Ja, es war wirklich lang. Ich würde schon sagen, die ersten ein bis
zwei Jahre habe ich wirklich gebraucht,
um mich da dran
zu tasten. Ich habe auch wirklich lange gebraucht, um ehrlich zu sein, um die erste Highline zu
laufen. Das hat sicherlich ein dreiviertel Jahr oder
fast ein Jahr gedauert, bis ich dann überhaupt mal auf einer Line
gelaufen bin, die hoch war. Und in den
ersten wirklich mehreren Jahren konnte ich mir eigentlich nie vorstellen, dass
das mal Spaß macht, während ich es mache. Das war
wirklich so ein Type 2 Fun. Du warst glücklich,
wenn es fertig war. Inzwischen kann ich halt sagen, habe
ich aus dieser Sache, die mir so viel Panik verursacht hat, eigentlich
was gemacht, was ich einfach liebe wie nichts
anderes. Und das ist schon verrückt, finde ich, wie stark
man seine Prägung auch ändern kann. Von was
einem Riesenangst einjagt, zu was einem Glücksgefühle
bringt.
Also inzwischen kannst du es genießen, wenn du oben stehst?
Absolut, ja, und das tue ich auch. Also ich stelle mich auch oft
seitlich auf die Slackline, um da die Aussicht quasi 180
Grad genießen zu können und auch mal wirklich runter zu schauen,
meine Füße zu sehen, wie sie da auf dem zweieinhalb Zentimeter breiten
Band über dem riesen Abgrund stehen und einfach zu
genießen, wie absurd es halt einfach auch eigentlich ist, dass
man genau an diesem Ort halt stehen kann und die Aussicht genießen.
Jetzt hat jede und jeder von uns ja immer wieder kleinere und
größere Ängste. Das muss jetzt nicht Höhenangst sein. Das kann ja alles
Mögliche sein. Was würdest du denn sagen oder
was würdest du vielleicht auch empfehlen aus deiner Erfahrung heraus? Was ist so
der erste Schritt, um sich seinen Ängsten zu stellen?
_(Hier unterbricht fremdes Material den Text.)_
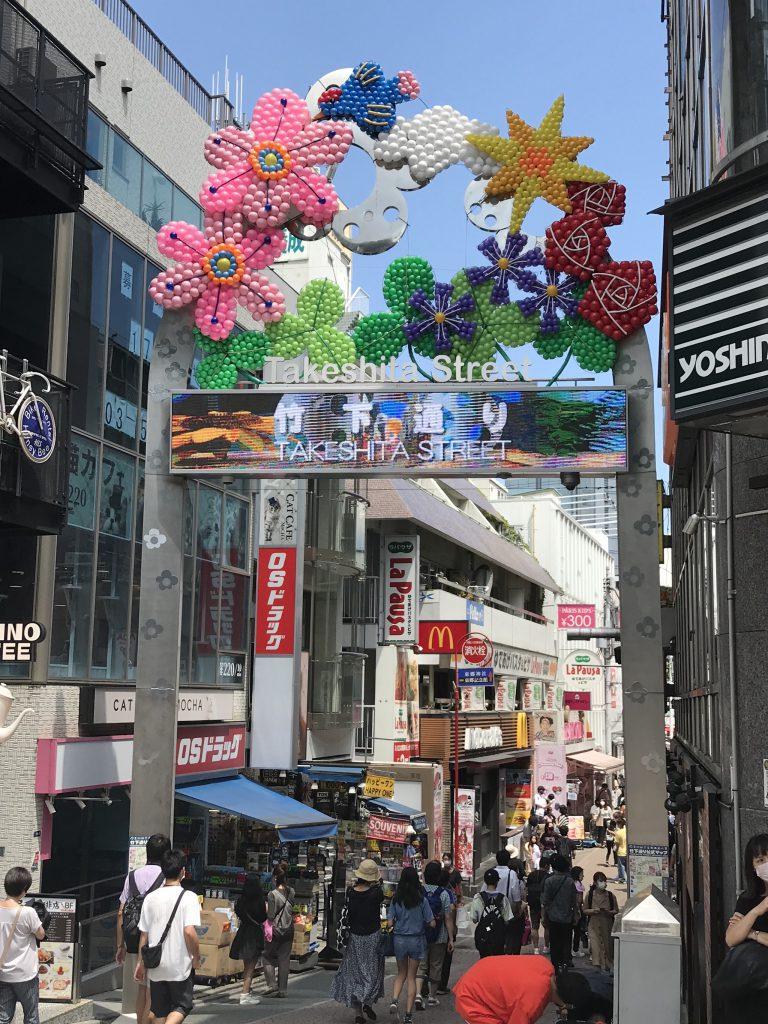 Entrance Gate of Takeshita-dori, Harajuku, Tokyo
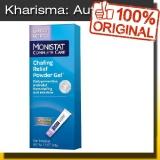 Jual Monistat Complete Care Chafing Relief Powder Gel Face Primer Branded Original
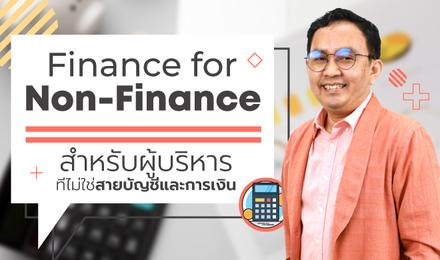 Finance for Non-Finance สำหรับผู้บริหารที่ไม่ใช่สายบัญชีและการเงิน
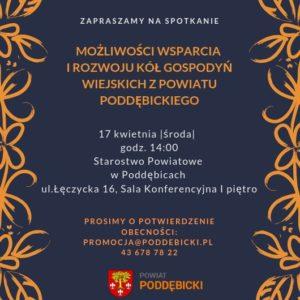 zaproszenie KGW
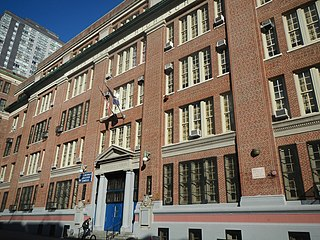 former high school in New York City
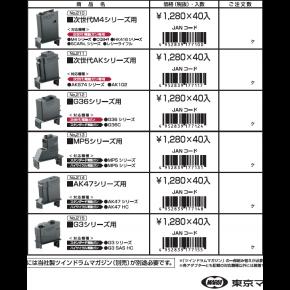 Tokyo Marui 1200rd Twin Drum Magazine ADAPTOR - G36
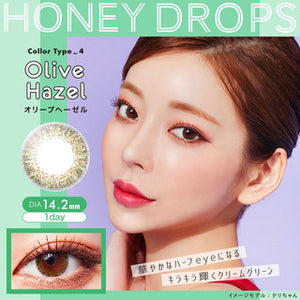 Honey Drops chuu 1 Day OliveHazel - 小さい兎USAGICONTACTカラコン通販 | 日本美瞳 | Japanese Color Contact Lenses Shop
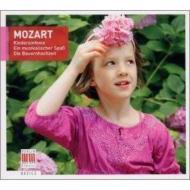 モーツァルト:音楽の冗談(スイトナー指揮)、L.モーツァルト:おもちゃの交響曲、他(H.コッホ指揮)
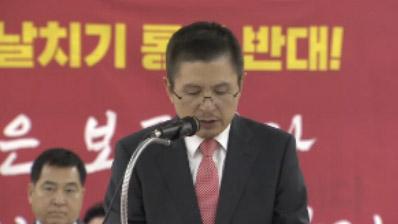 한국당, '반의회주의 악법' 비난하며 '위성정당'도 대비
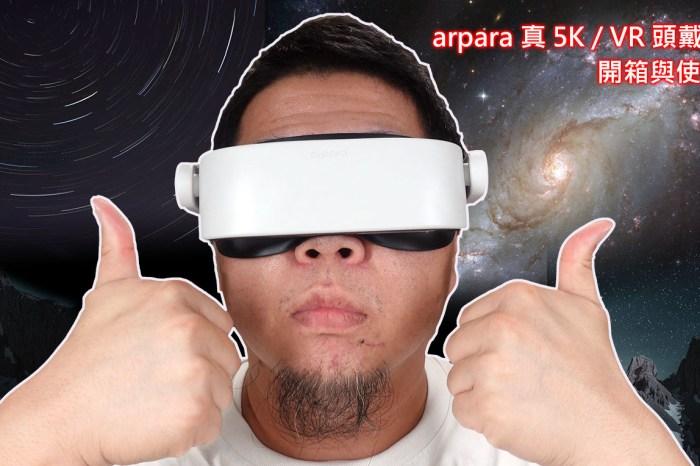 體驗佳、高泛用性與易入手兼具:arpara 真 5K / VR 頭戴顯示器開箱與使用心得!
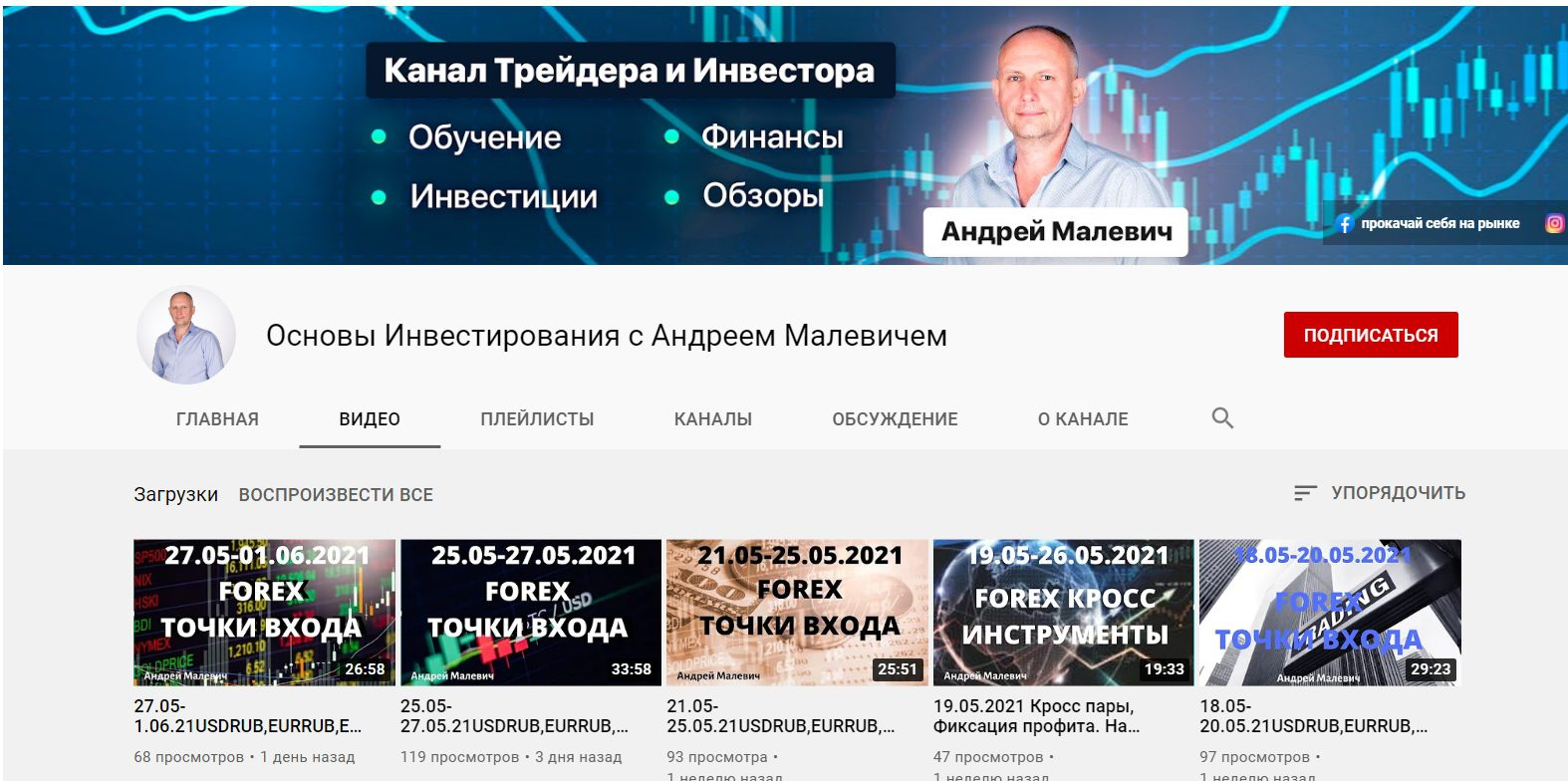 Канал на Ютубе трейдера Андрея Малевича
Also ich glaube, der allererste Schritt ist mal, sich der Angst bewusst zu sein, oder? Also es
ist halt oft ja auch so, dass wir irgendwie Verhalten an den Tag
legen, wo wir gar nicht so genau erklären können, warum wir das machen. Und oft
steckt dann halt tatsächlich irgendwie die Angst dahinter, der wir eigentlich
permanent ausweichen. Und ich glaube, in dem Moment, wo einem schon mal klar
ist, hey, ich habe Angst vor dem und dem. Ich
habe Angst vor dem Fliegen. Ich habe Angst vor Spinnen, vor Spritzen oder was
auch immer es noch ist. Ich glaube, dann ist der wichtigste Schritt, sich einfach
mal zu überlegen, was ist denn eigentlich die Konsequenz? Also was ist denn eigentlich
das Schlimmste, was passieren kann? Und das war beim Highline bei mir
genauso. Ich habe mir gedacht, warum habe ich denn da eigentlich so viel Angst?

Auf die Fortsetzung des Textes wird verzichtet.